BEGIN DATA FOR THIS TASK

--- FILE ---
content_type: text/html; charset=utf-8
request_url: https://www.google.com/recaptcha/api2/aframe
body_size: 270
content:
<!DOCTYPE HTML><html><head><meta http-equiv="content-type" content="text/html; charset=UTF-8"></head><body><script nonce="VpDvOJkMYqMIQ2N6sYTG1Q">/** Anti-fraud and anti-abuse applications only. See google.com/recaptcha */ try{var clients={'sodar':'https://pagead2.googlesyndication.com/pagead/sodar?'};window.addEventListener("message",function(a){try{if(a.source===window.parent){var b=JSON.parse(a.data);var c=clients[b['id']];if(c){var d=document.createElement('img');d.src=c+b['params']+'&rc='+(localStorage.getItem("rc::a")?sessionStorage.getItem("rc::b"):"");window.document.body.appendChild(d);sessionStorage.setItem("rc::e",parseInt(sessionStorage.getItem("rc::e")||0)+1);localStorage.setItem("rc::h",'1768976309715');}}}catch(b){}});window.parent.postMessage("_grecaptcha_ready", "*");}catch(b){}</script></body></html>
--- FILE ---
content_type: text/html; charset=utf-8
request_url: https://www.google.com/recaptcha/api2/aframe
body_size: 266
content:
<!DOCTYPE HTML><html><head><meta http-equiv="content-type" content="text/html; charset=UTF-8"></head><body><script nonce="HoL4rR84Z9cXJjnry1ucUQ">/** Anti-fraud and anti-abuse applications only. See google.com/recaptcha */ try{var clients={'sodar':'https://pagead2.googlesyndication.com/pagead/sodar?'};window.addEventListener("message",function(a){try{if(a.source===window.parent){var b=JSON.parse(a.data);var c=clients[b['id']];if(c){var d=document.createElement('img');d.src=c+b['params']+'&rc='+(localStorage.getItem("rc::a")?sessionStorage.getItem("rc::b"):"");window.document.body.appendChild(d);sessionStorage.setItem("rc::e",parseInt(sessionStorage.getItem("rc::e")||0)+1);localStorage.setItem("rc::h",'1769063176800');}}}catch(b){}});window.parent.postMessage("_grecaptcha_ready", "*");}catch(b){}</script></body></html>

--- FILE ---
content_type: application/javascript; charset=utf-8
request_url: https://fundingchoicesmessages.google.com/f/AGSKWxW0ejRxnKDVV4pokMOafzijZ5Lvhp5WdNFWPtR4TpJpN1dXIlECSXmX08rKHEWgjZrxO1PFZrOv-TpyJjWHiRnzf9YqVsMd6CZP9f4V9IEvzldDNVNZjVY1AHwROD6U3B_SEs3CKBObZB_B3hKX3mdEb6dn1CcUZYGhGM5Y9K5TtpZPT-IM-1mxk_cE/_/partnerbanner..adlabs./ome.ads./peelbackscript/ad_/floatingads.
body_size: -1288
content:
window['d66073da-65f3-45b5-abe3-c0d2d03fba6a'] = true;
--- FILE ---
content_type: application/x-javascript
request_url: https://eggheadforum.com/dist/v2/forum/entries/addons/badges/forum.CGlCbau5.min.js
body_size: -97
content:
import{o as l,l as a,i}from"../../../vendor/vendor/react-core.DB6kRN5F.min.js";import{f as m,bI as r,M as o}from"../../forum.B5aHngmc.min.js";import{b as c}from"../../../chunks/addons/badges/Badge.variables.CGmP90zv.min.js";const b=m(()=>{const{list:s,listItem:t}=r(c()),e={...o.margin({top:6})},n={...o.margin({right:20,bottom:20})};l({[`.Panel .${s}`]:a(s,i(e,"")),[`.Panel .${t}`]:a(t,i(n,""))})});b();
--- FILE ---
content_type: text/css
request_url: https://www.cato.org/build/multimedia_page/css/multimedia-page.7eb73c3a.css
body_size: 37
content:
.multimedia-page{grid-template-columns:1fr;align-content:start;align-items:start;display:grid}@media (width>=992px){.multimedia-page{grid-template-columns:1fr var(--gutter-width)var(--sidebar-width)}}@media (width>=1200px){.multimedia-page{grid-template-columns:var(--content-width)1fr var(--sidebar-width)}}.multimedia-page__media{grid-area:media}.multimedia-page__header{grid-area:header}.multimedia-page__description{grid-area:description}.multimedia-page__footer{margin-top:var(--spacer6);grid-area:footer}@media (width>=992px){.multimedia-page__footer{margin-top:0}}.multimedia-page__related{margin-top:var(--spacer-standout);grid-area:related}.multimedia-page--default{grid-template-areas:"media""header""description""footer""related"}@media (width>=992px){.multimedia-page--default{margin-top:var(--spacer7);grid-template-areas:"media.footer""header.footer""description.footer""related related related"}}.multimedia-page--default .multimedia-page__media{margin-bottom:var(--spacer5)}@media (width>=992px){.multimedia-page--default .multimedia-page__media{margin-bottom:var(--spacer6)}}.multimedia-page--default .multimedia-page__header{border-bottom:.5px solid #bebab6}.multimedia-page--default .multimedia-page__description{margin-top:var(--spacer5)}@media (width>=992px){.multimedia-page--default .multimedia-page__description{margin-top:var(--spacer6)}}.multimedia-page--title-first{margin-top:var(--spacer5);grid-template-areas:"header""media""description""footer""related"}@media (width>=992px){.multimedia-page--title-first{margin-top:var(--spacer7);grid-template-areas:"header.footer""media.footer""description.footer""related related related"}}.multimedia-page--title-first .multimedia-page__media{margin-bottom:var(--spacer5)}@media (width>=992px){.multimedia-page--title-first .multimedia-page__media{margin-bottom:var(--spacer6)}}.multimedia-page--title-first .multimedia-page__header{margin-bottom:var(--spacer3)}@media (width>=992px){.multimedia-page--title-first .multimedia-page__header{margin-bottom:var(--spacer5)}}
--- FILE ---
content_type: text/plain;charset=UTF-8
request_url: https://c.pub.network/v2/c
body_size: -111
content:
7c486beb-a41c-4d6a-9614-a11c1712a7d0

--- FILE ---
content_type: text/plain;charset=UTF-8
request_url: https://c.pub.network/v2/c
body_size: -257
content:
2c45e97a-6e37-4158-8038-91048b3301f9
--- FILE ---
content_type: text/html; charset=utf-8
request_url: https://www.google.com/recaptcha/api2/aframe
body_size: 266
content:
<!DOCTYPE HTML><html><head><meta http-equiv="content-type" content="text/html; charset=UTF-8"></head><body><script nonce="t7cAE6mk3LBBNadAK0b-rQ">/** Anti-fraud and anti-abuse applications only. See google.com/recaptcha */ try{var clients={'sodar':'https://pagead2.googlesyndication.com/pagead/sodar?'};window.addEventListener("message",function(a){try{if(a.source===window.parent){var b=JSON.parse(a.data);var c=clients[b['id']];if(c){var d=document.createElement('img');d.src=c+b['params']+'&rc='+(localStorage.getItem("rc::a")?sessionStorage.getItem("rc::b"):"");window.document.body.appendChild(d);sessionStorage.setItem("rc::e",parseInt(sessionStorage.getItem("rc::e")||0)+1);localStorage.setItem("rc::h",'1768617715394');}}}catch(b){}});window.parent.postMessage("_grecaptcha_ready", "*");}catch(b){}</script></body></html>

END DATA FOR THIS TASK

Could you give the records above again, exactly and in full?

* THE ANSWER *
--- FILE ---
content_type: text/html; charset=utf-8
request_url: https://www.google.com/recaptcha/api2/aframe
body_size: 270
content:
<!DOCTYPE HTML><html><head><meta http-equiv="content-type" content="text/html; charset=UTF-8"></head><body><script nonce="VpDvOJkMYqMIQ2N6sYTG1Q">/** Anti-fraud and anti-abuse applications only. See google.com/recaptcha */ try{var clients={'sodar':'https://pagead2.googlesyndication.com/pagead/sodar?'};window.addEventListener("message",function(a){try{if(a.source===window.parent){var b=JSON.parse(a.data);var c=clients[b['id']];if(c){var d=document.createElement('img');d.src=c+b['params']+'&rc='+(localStorage.getItem("rc::a")?sessionStorage.getItem("rc::b"):"");window.document.body.appendChild(d);sessionStorage.setItem("rc::e",parseInt(sessionStorage.getItem("rc::e")||0)+1);localStorage.setItem("rc::h",'1768976309715');}}}catch(b){}});window.parent.postMessage("_grecaptcha_ready", "*");}catch(b){}</script></body></html>
--- FILE ---
content_type: text/html; charset=utf-8
request_url: https://www.google.com/recaptcha/api2/aframe
body_size: 266
content:
<!DOCTYPE HTML><html><head><meta http-equiv="content-type" content="text/html; charset=UTF-8"></head><body><script nonce="HoL4rR84Z9cXJjnry1ucUQ">/** Anti-fraud and anti-abuse applications only. See google.com/recaptcha */ try{var clients={'sodar':'https://pagead2.googlesyndication.com/pagead/sodar?'};window.addEventListener("message",function(a){try{if(a.source===window.parent){var b=JSON.parse(a.data);var c=clients[b['id']];if(c){var d=document.createElement('img');d.src=c+b['params']+'&rc='+(localStorage.getItem("rc::a")?sessionStorage.getItem("rc::b"):"");window.document.body.appendChild(d);sessionStorage.setItem("rc::e",parseInt(sessionStorage.getItem("rc::e")||0)+1);localStorage.setItem("rc::h",'1769063176800');}}}catch(b){}});window.parent.postMessage("_grecaptcha_ready", "*");}catch(b){}</script></body></html>

--- FILE ---
content_type: application/javascript; charset=utf-8
request_url: https://fundingchoicesmessages.google.com/f/AGSKWxW0ejRxnKDVV4pokMOafzijZ5Lvhp5WdNFWPtR4TpJpN1dXIlECSXmX08rKHEWgjZrxO1PFZrOv-TpyJjWHiRnzf9YqVsMd6CZP9f4V9IEvzldDNVNZjVY1AHwROD6U3B_SEs3CKBObZB_B3hKX3mdEb6dn1CcUZYGhGM5Y9K5TtpZPT-IM-1mxk_cE/_/partnerbanner..adlabs./ome.ads./peelbackscript/ad_/floatingads.
body_size: -1288
content:
window['d66073da-65f3-45b5-abe3-c0d2d03fba6a'] = true;
--- FILE ---
content_type: application/x-javascript
request_url: https://eggheadforum.com/dist/v2/forum/entries/addons/badges/forum.CGlCbau5.min.js
body_size: -97
content:
import{o as l,l as a,i}from"../../../vendor/vendor/react-core.DB6kRN5F.min.js";import{f as m,bI as r,M as o}from"../../forum.B5aHngmc.min.js";import{b as c}from"../../../chunks/addons/badges/Badge.variables.CGmP90zv.min.js";const b=m(()=>{const{list:s,listItem:t}=r(c()),e={...o.margin({top:6})},n={...o.margin({right:20,bottom:20})};l({[`.Panel .${s}`]:a(s,i(e,"")),[`.Panel .${t}`]:a(t,i(n,""))})});b();
--- FILE ---
content_type: text/css
request_url: https://www.cato.org/build/multimedia_page/css/multimedia-page.7eb73c3a.css
body_size: 37
content:
.multimedia-page{grid-template-columns:1fr;align-content:start;align-items:start;display:grid}@media (width>=992px){.multimedia-page{grid-template-columns:1fr var(--gutter-width)var(--sidebar-width)}}@media (width>=1200px){.multimedia-page{grid-template-columns:var(--content-width)1fr var(--sidebar-width)}}.multimedia-page__media{grid-area:media}.multimedia-page__header{grid-area:header}.multimedia-page__description{grid-area:description}.multimedia-page__footer{margin-top:var(--spacer6);grid-area:footer}@media (width>=992px){.multimedia-page__footer{margin-top:0}}.multimedia-page__related{margin-top:var(--spacer-standout);grid-area:related}.multimedia-page--default{grid-template-areas:"media""header""description""footer""related"}@media (width>=992px){.multimedia-page--default{margin-top:var(--spacer7);grid-template-areas:"media.footer""header.footer""description.footer""related related related"}}.multimedia-page--default .multimedia-page__media{margin-bottom:var(--spacer5)}@media (width>=992px){.multimedia-page--default .multimedia-page__media{margin-bottom:var(--spacer6)}}.multimedia-page--default .multimedia-page__header{border-bottom:.5px solid #bebab6}.multimedia-page--default .multimedia-page__description{margin-top:var(--spacer5)}@media (width>=992px){.multimedia-page--default .multimedia-page__description{margin-top:var(--spacer6)}}.multimedia-page--title-first{margin-top:var(--spacer5);grid-template-areas:"header""media""description""footer""related"}@media (width>=992px){.multimedia-page--title-first{margin-top:var(--spacer7);grid-template-areas:"header.footer""media.footer""description.footer""related related related"}}.multimedia-page--title-first .multimedia-page__media{margin-bottom:var(--spacer5)}@media (width>=992px){.multimedia-page--title-first .multimedia-page__media{margin-bottom:var(--spacer6)}}.multimedia-page--title-first .multimedia-page__header{margin-bottom:var(--spacer3)}@media (width>=992px){.multimedia-page--title-first .multimedia-page__header{margin-bottom:var(--spacer5)}}
--- FILE ---
content_type: text/plain;charset=UTF-8
request_url: https://c.pub.network/v2/c
body_size: -111
content:
7c486beb-a41c-4d6a-9614-a11c1712a7d0

--- FILE ---
content_type: text/plain;charset=UTF-8
request_url: https://c.pub.network/v2/c
body_size: -257
content:
2c45e97a-6e37-4158-8038-91048b3301f9
--- FILE ---
content_type: text/html; charset=utf-8
request_url: https://www.google.com/recaptcha/api2/aframe
body_size: 266
content:
<!DOCTYPE HTML><html><head><meta http-equiv="content-type" content="text/html; charset=UTF-8"></head><body><script nonce="t7cAE6mk3LBBNadAK0b-rQ">/** Anti-fraud and anti-abuse applications only. See google.com/recaptcha */ try{var clients={'sodar':'https://pagead2.googlesyndication.com/pagead/sodar?'};window.addEventListener("message",function(a){try{if(a.source===window.parent){var b=JSON.parse(a.data);var c=clients[b['id']];if(c){var d=document.createElement('img');d.src=c+b['params']+'&rc='+(localStorage.getItem("rc::a")?sessionStorage.getItem("rc::b"):"");window.document.body.appendChild(d);sessionStorage.setItem("rc::e",parseInt(sessionStorage.getItem("rc::e")||0)+1);localStorage.setItem("rc::h",'1768617715394');}}}catch(b){}});window.parent.postMessage("_grecaptcha_ready", "*");}catch(b){}</script></body></html>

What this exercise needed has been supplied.